携帯電話が生活必需品のひとつになって、社会は仕組みを変えた。スポーツの世界でもそれは同じで、例えばゴルフトーナメントの観戦においても、いまやスマートフォンは実に有益なものになった。
とくにゴルフは、広大なフィールドで選手がてんでバラバラにプレーを展開するため、スマホは優れた情報ツールになる。現地でお目当てのプロが何番ホールでプレーをしているのか、現在の順位やスコアはいくつなのか。ネットを通じたサービスは欠かせなくなった。いまや選手情報は“手元”で即座にキャッチするもの。PGAツアーでは1ショットごとに、ボールがどこに飛んだか分かるレーザー計測システムもあるほどだ。
そして、優れたカメラ機能によって、誰もがスポーツシーンの決定的瞬間を収められるようになった。他競技に比べ、プレー中の選手に近づけるのはゴルフ観戦の醍醐味のひとつ。プロのスイングを間近で撮影し、自分のプレーの参考にするファンも多い。日本とは違い、諸外国のスマホのカメラはシャッター音が鳴らないよう設定できるため、ゴルフ観戦の「お静かに!」のルールを破ることもない。
マスターズは携帯持ち込み禁止。
しかし、1934年に始まった男子メジャー・マスターズはいまも来場者に携帯電話の持ち込みをかたく禁じている大会だ。

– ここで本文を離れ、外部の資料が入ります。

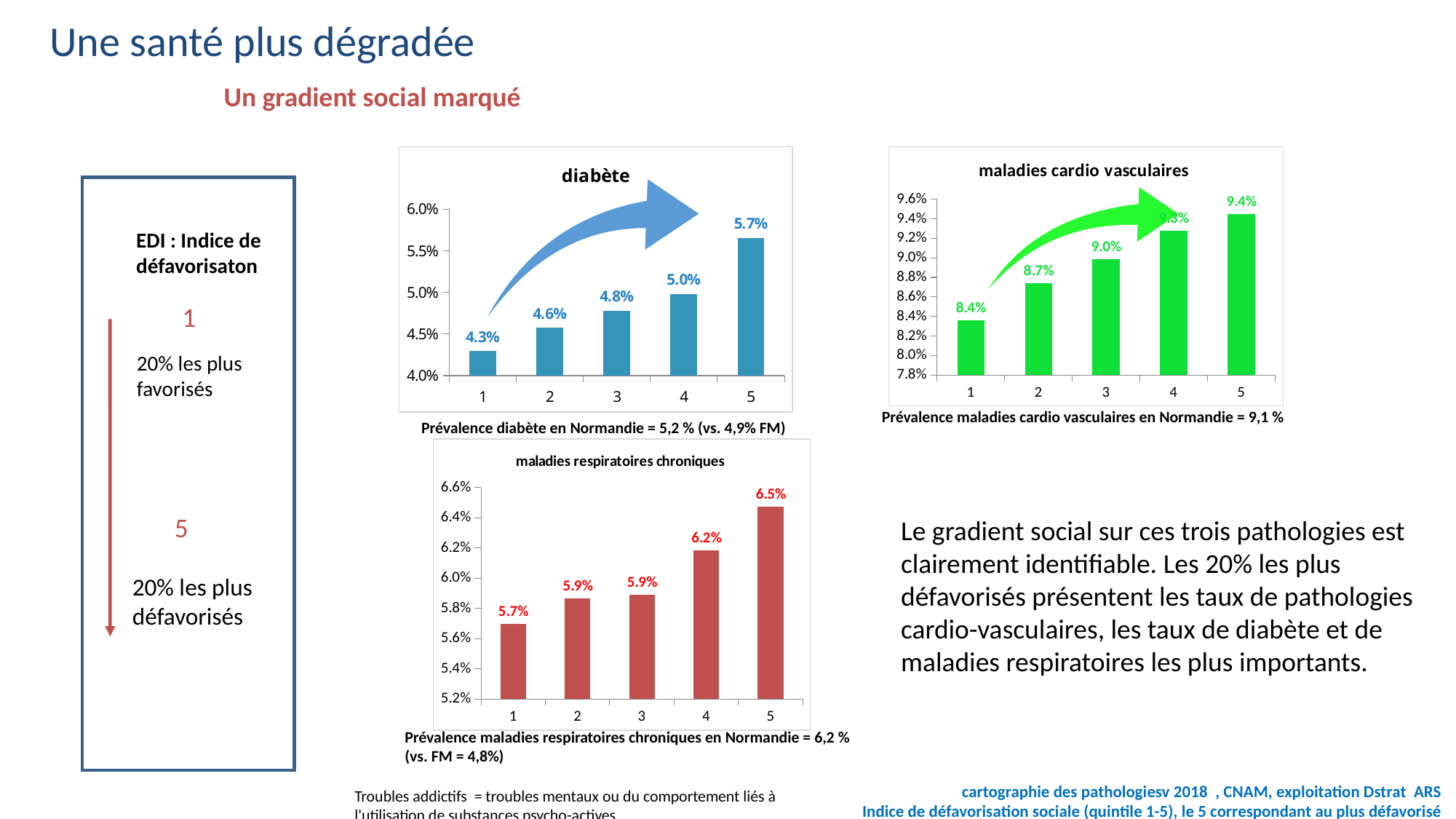
In the "maladies cardio vasculaires" chart, what is the value for category 3? 9.0% In the "diabète" chart, what is the value for category 1? 4.3% In the "diabète" chart, what is the difference between the values for category 5 and category 1? 1.4% In the "maladies respiratoires chroniques" chart, is the value for category 5 greater or less than 6.4%? greater How many categories are shown on the x axis of the "maladies respiratoires chroniques" chart? 5 In the "maladies cardio vasculaires" chart, what is the value for category 1? 8.4% In the "maladies respiratoires chroniques" chart, which category has the lowest value? 1 In the "maladies respiratoires chroniques" chart, what is the value for category 4? 6.2% What type of chart is the "maladies cardio vasculaires" chart? bar chart In the "maladies cardio vasculaires" chart, which category has the highest value? 5 In the "diabète" chart, what is the value for category 5? 5.7% In the "diabète" chart, do the values rise or fall from category 1 to category 5? rise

また、世界の多くのツアートーナメントでは、コース内に電光掲示板を配置して、選手個々の順位をその都度知らせているが、マスターズはそこも違う。現在も伝統的な白い巨大スコアボードを、ボランティアスタッフが手動で動かす。毎年約80人が出場するが、名前とホールごとのスコアが掲示されるのは主に上位でプレーしている10人だけである。